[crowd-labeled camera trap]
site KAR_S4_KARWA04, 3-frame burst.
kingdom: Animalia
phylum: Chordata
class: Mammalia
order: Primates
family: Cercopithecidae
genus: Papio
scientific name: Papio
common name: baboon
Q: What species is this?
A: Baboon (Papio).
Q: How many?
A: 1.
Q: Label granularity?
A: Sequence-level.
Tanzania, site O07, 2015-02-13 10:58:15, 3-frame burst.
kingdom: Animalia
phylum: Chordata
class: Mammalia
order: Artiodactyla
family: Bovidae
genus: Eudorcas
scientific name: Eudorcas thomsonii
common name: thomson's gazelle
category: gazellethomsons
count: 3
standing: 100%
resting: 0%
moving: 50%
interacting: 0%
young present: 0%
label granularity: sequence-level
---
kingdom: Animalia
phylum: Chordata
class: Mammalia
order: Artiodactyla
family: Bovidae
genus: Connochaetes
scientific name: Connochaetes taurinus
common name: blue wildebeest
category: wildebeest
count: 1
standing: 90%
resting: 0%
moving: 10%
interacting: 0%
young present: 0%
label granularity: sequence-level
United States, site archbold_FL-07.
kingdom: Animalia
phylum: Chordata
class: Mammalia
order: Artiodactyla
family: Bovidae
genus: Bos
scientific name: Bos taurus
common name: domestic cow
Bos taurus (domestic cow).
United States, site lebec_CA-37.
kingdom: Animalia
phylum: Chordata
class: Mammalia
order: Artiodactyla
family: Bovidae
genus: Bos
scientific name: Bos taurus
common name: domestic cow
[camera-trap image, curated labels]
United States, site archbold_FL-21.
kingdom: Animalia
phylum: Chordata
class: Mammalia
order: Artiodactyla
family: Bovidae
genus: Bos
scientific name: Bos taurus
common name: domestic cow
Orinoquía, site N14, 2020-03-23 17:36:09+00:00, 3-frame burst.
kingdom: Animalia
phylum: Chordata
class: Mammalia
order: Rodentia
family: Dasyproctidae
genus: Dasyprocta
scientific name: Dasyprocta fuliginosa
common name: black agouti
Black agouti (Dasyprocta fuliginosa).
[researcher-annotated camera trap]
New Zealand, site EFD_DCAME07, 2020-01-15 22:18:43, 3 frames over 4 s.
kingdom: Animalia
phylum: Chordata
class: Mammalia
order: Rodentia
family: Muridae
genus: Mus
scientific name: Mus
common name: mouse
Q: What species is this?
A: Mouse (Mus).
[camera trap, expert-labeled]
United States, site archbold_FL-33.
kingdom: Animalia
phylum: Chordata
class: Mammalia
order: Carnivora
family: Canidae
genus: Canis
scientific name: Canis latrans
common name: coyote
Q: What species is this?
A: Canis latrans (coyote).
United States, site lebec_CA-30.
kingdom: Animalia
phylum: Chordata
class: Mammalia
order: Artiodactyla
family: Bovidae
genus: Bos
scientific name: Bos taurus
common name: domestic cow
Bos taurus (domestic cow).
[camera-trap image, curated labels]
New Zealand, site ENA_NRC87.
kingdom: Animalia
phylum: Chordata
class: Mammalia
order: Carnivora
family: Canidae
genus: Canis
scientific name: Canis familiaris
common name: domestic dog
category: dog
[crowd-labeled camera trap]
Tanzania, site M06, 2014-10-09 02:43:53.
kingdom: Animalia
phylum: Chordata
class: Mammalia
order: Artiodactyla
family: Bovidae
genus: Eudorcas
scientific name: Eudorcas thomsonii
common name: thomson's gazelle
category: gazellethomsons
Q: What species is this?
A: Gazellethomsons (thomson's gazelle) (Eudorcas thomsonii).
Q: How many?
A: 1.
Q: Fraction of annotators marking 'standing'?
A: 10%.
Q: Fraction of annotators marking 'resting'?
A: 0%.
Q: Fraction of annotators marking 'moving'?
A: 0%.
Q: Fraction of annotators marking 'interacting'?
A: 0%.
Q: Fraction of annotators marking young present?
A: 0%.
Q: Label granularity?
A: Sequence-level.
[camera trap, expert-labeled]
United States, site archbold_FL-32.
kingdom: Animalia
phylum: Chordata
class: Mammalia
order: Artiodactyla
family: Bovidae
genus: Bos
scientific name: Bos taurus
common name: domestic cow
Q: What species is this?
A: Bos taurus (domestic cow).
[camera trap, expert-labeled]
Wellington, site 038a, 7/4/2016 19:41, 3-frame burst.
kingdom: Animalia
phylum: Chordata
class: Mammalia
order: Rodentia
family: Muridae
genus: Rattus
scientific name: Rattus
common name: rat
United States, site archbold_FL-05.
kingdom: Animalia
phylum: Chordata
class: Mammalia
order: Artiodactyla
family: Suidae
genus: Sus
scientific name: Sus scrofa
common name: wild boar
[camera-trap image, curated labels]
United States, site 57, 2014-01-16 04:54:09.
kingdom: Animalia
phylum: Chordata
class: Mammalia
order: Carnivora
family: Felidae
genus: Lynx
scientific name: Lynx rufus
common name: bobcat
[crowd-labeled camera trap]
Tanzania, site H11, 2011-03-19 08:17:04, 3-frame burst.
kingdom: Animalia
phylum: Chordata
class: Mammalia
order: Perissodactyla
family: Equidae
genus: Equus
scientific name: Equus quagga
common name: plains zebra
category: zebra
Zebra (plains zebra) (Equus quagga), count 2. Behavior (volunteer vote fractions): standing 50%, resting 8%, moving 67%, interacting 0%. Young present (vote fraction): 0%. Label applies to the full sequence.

Instructions to follow: Every line of the data above is to be repeated exactly.

Expected answer:
[crowd-labeled camera trap]
site KAR_S4_KARWA04, 3-frame burst.
kingdom: Animalia
phylum: Chordata
class: Mammalia
order: Primates
family: Cercopithecidae
genus: Papio
scientific name: Papio
common name: baboon
Q: What species is this?
A: Baboon (Papio).
Q: How many?
A: 1.
Q: Label granularity?
A: Sequence-level.
Tanzania, site O07, 2015-02-13 10:58:15, 3-frame burst.
kingdom: Animalia
phylum: Chordata
class: Mammalia
order: Artiodactyla
family: Bovidae
genus: Eudorcas
scientific name: Eudorcas thomsonii
common name: thomson's gazelle
category: gazellethomsons
count: 3
standing: 100%
resting: 0%
moving: 50%
interacting: 0%
young present: 0%
label granularity: sequence-level
---
kingdom: Animalia
phylum: Chordata
class: Mammalia
order: Artiodactyla
family: Bovidae
genus: Connochaetes
scientific name: Connochaetes taurinus
common name: blue wildebeest
category: wildebeest
count: 1
standing: 90%
resting: 0%
moving: 10%
interacting: 0%
young present: 0%
label granularity: sequence-level
United States, site archbold_FL-07.
kingdom: Animalia
phylum: Chordata
class: Mammalia
order: Artiodactyla
family: Bovidae
genus: Bos
scientific name: Bos taurus
common name: domestic cow
Bos taurus (domestic cow).
United States, site lebec_CA-37.
kingdom: Animalia
phylum: Chordata
class: Mammalia
order: Artiodactyla
family: Bovidae
genus: Bos
scientific name: Bos taurus
common name: domestic cow
[camera-trap image, curated labels]
United States, site archbold_FL-21.
kingdom: Animalia
phylum: Chordata
class: Mammalia
order: Artiodactyla
family: Bovidae
genus: Bos
scientific name: Bos taurus
common name: domestic cow
Orinoquía, site N14, 2020-03-23 17:36:09+00:00, 3-frame burst.
kingdom: Animalia
phylum: Chordata
class: Mammalia
order: Rodentia
family: Dasyproctidae
genus: Dasyprocta
scientific name: Dasyprocta fuliginosa
common name: black agouti
Black agouti (Dasyprocta fuliginosa).
[researcher-annotated camera trap]
New Zealand, site EFD_DCAME07, 2020-01-15 22:18:43, 3 frames over 4 s.
kingdom: Animalia
phylum: Chordata
class: Mammalia
order: Rodentia
family: Muridae
genus: Mus
scientific name: Mus
common name: mouse
Q: What species is this?
A: Mouse (Mus).
[camera trap, expert-labeled]
United States, site archbold_FL-33.
kingdom: Animalia
phylum: Chordata
class: Mammalia
order: Carnivora
family: Canidae
genus: Canis
scientific name: Canis latrans
common name: coyote
Q: What species is this?
A: Canis latrans (coyote).
United States, site lebec_CA-30.
kingdom: Animalia
phylum: Chordata
class: Mammalia
order: Artiodactyla
family: Bovidae
genus: Bos
scientific name: Bos taurus
common name: domestic cow
Bos taurus (domestic cow).
[camera-trap image, curated labels]
New Zealand, site ENA_NRC87.
kingdom: Animalia
phylum: Chordata
class: Mammalia
order: Carnivora
family: Canidae
genus: Canis
scientific name: Canis familiaris
common name: domestic dog
category: dog
[crowd-labeled camera trap]
Tanzania, site M06, 2014-10-09 02:43:53.
kingdom: Animalia
phylum: Chordata
class: Mammalia
order: Artiodactyla
family: Bovidae
genus: Eudorcas
scientific name: Eudorcas thomsonii
common name: thomson's gazelle
category: gazellethomsons
Q: What species is this?
A: Gazellethomsons (thomson's gazelle) (Eudorcas thomsonii).
Q: How many?
A: 1.
Q: Fraction of annotators marking 'standing'?
A: 10%.
Q: Fraction of annotators marking 'resting'?
A: 0%.
Q: Fraction of annotators marking 'moving'?
A: 0%.
Q: Fraction of annotators marking 'interacting'?
A: 0%.
Q: Fraction of annotators marking young present?
A: 0%.
Q: Label granularity?
A: Sequence-level.
[camera trap, expert-labeled]
United States, site archbold_FL-32.
kingdom: Animalia
phylum: Chordata
class: Mammalia
order: Artiodactyla
family: Bovidae
genus: Bos
scientific name: Bos taurus
common name: domestic cow
Q: What species is this?
A: Bos taurus (domestic cow).
[camera trap, expert-labeled]
Wellington, site 038a, 7/4/2016 19:41, 3-frame burst.
kingdom: Animalia
phylum: Chordata
class: Mammalia
order: Rodentia
family: Muridae
genus: Rattus
scientific name: Rattus
common name: rat
United States, site archbold_FL-05.
kingdom: Animalia
phylum: Chordata
class: Mammalia
order: Artiodactyla
family: Suidae
genus: Sus
scientific name: Sus scrofa
common name: wild boar
[camera-trap image, curated labels]
United States, site 57, 2014-01-16 04:54:09.
kingdom: Animalia
phylum: Chordata
class: Mammalia
order: Carnivora
family: Felidae
genus: Lynx
scientific name: Lynx rufus
common name: bobcat
[crowd-labeled camera trap]
Tanzania, site H11, 2011-03-19 08:17:04, 3-frame burst.
kingdom: Animalia
phylum: Chordata
class: Mammalia
order: Perissodactyla
family: Equidae
genus: Equus
scientific name: Equus quagga
common name: plains zebra
category: zebra
Zebra (plains zebra) (Equus quagga), count 2. Behavior (volunteer vote fractions): standing 50%, resting 8%, moving 67%, interacting 0%. Young present (vote fraction): 0%. Label applies to the full sequence.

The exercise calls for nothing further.